Parmi les HSH noirs, seuls 59 % de ceux qui accèdent à un traitement contre le VIH restent sous traitement.
La méfiance à l’égard des autorités de santé publique peut également renforcer les attitudes négatives à l’égard de la prévention et du traitement du VIH, favorisant ainsi le déni du sida et les théories du complot.
Résumé
Une étude réalisée en 2017 par les Centers for Disease Control and Prevention (CDC) a révélé que les hommes noirs ayant des rapports sexuels avec des hommes (HSH) ont une chance sur deux de contracter le VIH au cours de leur vie. Aujourd’hui, les HSH noirs aux États-Unis courent le plus grand risque de contracter le VIH par rapport à tous les autres groupes de population.

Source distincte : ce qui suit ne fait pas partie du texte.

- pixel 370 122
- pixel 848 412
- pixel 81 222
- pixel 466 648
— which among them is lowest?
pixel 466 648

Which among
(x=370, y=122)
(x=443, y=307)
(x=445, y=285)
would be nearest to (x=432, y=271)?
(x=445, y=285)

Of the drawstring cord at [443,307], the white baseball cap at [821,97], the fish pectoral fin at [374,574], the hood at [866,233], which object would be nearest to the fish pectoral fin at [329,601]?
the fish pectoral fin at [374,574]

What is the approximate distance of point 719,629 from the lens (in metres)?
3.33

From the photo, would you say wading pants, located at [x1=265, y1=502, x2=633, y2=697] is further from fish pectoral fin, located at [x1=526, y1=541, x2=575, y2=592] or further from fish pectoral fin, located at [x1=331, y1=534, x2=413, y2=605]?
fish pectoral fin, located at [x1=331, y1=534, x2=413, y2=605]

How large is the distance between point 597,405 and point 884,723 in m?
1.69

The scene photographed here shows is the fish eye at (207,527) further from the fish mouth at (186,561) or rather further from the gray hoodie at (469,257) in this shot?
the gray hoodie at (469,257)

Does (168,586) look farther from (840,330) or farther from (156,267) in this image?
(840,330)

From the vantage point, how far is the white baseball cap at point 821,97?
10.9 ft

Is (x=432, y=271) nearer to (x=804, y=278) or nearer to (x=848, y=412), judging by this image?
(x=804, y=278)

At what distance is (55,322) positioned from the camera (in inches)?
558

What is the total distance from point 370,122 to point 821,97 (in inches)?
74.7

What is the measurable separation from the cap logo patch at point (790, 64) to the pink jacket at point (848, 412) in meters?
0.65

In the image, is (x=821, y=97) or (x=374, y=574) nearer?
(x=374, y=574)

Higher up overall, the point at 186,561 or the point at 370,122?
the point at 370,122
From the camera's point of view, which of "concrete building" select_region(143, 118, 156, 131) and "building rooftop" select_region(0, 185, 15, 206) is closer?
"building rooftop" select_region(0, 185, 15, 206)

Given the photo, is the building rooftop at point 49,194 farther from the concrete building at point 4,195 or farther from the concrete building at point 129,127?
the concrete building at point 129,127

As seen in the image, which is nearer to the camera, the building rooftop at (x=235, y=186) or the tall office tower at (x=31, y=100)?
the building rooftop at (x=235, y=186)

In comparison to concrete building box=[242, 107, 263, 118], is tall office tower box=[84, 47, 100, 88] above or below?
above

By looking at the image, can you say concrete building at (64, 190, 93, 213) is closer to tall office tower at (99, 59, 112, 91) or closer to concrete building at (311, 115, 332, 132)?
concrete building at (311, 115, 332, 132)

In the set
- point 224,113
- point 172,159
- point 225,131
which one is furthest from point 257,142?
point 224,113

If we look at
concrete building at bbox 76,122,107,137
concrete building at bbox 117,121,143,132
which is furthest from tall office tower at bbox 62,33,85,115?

Les causes de cette disparité sont nombreuses, notamment la stigmatisation liée au VIH, l’homophobie, la taille réduite des réseaux sexuels, la méfiance à l’égard des institutions gouvernementales et des taux plus élevés de pauvreté et d’infections sexuellement transmissibles.
Un mot de Gesundmd
Indépendamment des conclusions du CDC, contracter le VIH n’est pas une fatalité. Si vous êtes un homme noir gay ou bisexuel, il est important d’identifier vos risques personnels d’infection par le VIH et de prendre des mesures pour les minimiser. Cela implique de lutter contre la stigmatisation liée au VIH, encore courante dans de nombreuses communautés de couleur.
Il existe des groupes de défense et de sensibilisation qui peuvent aider, comme le Black Men’s Xchange (BMX), soutenu par le CDC, qui compte 11 sections aux États-Unis, et le Center for Black Equity, qui travaille en étroite collaboration avec de nombreuses organisations de la fierté.
Pour trouver des services VIH au sein de votre communauté, contactez votre ligne d’assistance régionale SIDA disponible 24 heures sur 24. Pour accéder à un test de dépistage du VIH gratuit et confidentiel, contactez 800-CDC-INFO (800-232-4636) ou utilisez le localisateur de sites de test du VIH AIDSVu géré par la Rollins School of Public Health de l’Université Emory.